Neulich las ich irgendwo „Ist Tamdhu der neue Macallan?“.
Hmm....Macallan bleibt natürlich immer Macallan, mit all seinen Vor- und Nachteilen: Gruselige junge Drams, ordentliche im mittleren Alter, saustarke alte Abfüllungen. Jede Menge Sherry, jede Menge Eiche, aber vor allem mit Preisen jenseits von gut und böse.
Kann und will Tamdhu in einer ähnlichen Liga spielen? Preislich sind sie leider seit der Wiedereröffnung 2012 auf einem guten Weg und haufenweise gute Sherryfässer sind auch im Einsatz. Ansonsten aber glaube ich persönlich, dass Tamdhu trotz der unmittelbaren Nähe zu Macallan, zumindest was die Lage und die Reifung angeht, diesem auf lange Sicht nicht allzu sehr ähneln wird. Tamdhu hat durchschnittlich große Wash Stills und sehr, sehr große Spirit Stills. Macallan hat dagegen sehr große Wash Stills und geradezu winzige Spirit Stills. Das entstehende Destillat ist also ein völlig anderes, was dafür sorgt, das Macallan lange liegen muss, damit seine Fehlnoten vom Eichenfass aufgefangen werden, während Tamdhu auch nach kurzer Lagerung schon sehr rund und gefällig daherkommt, sich dafür im Alter aber nur noch wenig weiterentwickelt.
Das ist natürlich keine wissenschaftliche Analyse sondern eher gefährliches, hergeleitetes Halbwissen verbunden mit empirischer Wahrnehmung aus meinen bisherigen Macallan/Tamdhu-Versuchen, aber besser kann ich es halt nicht.

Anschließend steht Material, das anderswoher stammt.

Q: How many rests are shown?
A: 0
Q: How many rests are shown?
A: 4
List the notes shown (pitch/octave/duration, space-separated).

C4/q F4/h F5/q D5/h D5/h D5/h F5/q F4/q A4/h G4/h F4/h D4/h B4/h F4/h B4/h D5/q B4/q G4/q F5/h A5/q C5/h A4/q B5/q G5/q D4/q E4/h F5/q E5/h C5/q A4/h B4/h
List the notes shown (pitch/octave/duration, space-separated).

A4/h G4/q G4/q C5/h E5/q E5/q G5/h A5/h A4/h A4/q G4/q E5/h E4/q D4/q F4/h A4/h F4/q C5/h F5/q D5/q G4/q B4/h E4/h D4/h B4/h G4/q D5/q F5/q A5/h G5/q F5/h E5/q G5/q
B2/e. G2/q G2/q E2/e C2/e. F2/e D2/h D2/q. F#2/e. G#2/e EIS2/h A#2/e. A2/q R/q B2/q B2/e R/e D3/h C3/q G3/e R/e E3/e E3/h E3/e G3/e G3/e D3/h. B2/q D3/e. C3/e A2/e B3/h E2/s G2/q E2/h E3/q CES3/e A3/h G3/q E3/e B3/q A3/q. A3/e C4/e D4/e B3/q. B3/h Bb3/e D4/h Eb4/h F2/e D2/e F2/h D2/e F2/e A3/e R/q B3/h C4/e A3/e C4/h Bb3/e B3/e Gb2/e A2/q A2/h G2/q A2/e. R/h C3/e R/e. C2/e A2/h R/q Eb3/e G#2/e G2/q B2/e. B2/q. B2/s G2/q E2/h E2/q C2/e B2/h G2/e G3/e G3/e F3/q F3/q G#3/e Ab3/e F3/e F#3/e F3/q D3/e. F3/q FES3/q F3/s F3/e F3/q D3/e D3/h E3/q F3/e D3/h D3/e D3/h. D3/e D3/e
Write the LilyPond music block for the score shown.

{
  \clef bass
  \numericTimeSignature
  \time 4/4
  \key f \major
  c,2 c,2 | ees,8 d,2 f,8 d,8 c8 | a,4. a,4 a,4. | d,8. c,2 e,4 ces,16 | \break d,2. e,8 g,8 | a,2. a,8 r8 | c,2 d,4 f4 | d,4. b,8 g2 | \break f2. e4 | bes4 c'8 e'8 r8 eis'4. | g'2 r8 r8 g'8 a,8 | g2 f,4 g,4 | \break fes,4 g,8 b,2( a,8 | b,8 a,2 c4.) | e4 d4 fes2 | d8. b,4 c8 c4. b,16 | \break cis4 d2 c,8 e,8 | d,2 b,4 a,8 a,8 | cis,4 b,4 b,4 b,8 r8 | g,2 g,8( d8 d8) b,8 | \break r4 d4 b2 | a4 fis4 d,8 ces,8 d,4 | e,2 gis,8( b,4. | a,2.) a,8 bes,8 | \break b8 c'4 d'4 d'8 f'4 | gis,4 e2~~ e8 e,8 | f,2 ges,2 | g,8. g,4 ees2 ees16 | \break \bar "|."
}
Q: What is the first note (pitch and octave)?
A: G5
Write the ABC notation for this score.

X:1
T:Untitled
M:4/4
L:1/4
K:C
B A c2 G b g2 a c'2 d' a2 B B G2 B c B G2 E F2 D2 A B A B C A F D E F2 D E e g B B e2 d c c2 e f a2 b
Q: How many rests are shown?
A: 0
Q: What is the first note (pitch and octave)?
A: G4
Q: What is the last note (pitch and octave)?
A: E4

Dank deinwhisky.de habe ich gerade ein Sample des ersten originalen Single Casks von Tamdhu im Glas, welches von
deinwhisky.de
exklusiv für Deutschland abgefüllt wurde: ein dreizehnjähriger Tamdhu aus einem First Fill Oloroso Hogshead in Fassstärke. Ob der Whisky selber exklusiv ist, vermag ich noch nicht zu sagen, aber der Preis mit 169 € für einen dreizehnjährigen Dram ist es in jedem Fall.
Aroma:
Beim Schwenken im Glas wird der herbstfarbene Dram bereits sehr ölig und schwer, was auch eine erste Geruchsprobe bestätigt: jede Menge fruchtige Kraft angeführt von Pflaumen und weißen Trauben verbunden mit Eichenwürze steigen aus dem Glas hervor. Ob der starken Süße, die der Dram mit der Zeit entwickelt, fühle ich mich kurzzeitig sogar an ein Sauternesfinish erinnert, bis sich zusätzlich noch eine Karamellnote und Zitrusfrüchte dazugesellen. Kurzzeitig findet meine Nase auch ein wenig Gewürznelke, die aber nur bei starker Handwärme rauskommt.
Geschmack:
Im ersten Moment wie ein Sherry mit 60% Alkohol: süß, fruchtig, scharf, pfeffrig und weiterhin mit einer ordentlichen, aber noch angenehmen Portion Eichenwürze. Noten aus Kaffee und dunkler Schokolade sowie Nüssen und Pflaumen gesellen sich hinzu. Der ist selbst für jemanden wie mich, der absolut fassstärkenversaut ist, eine ordentliche Herausforderung auf der Zunge. Mit ein paar Tropfen Wasser verschwinden Eiche und Schärfe sehr deutlich, dafür kommen Kirschen, Trauben und vor allem Nüsse raus und machen den Dram sehr süffig.
Abgang:
Dunkle Schokolade, dunkle Früchte und ordentlich Eiche verbleiben etwa mittellang am Gaumen. Ganz am Ende bleibt einfach Sherry auf der Zunge liegen. Daran ändert sich auch mit Wasser nicht viel, zum Sherry gesellt sich allerdings eine leichte Schärfe.
Fazit:
Das First Fill Oloroso Hogshead hat hier ganze Arbeit geleistet und den Tamdhu ganz ordentlich beeinflusst, was bei dessen grundsätzlich eher mildem Destillat aber auch zu erwarten ist. Der Sherryeinfluss sorgt für eine sehr schöne Nase, aber die Schärfe auf der Zunge reißt den Dram ein bisschen rein. Ein paar Tropfen Wasser machen die Nase deutlich weniger gehaltvoll, den Whisky dafür aber wunderbar süffig und nussig. Probieren sollte man den Whisky allein aufgrund seiner schönen Nase und seiner Komplexität auf jeden Fall mal, aber zumindest für mich ist er die aufgerufenen 170 € dann doch nicht wert - Dazu bin ich zu wenig Sherrybombenliebhaber.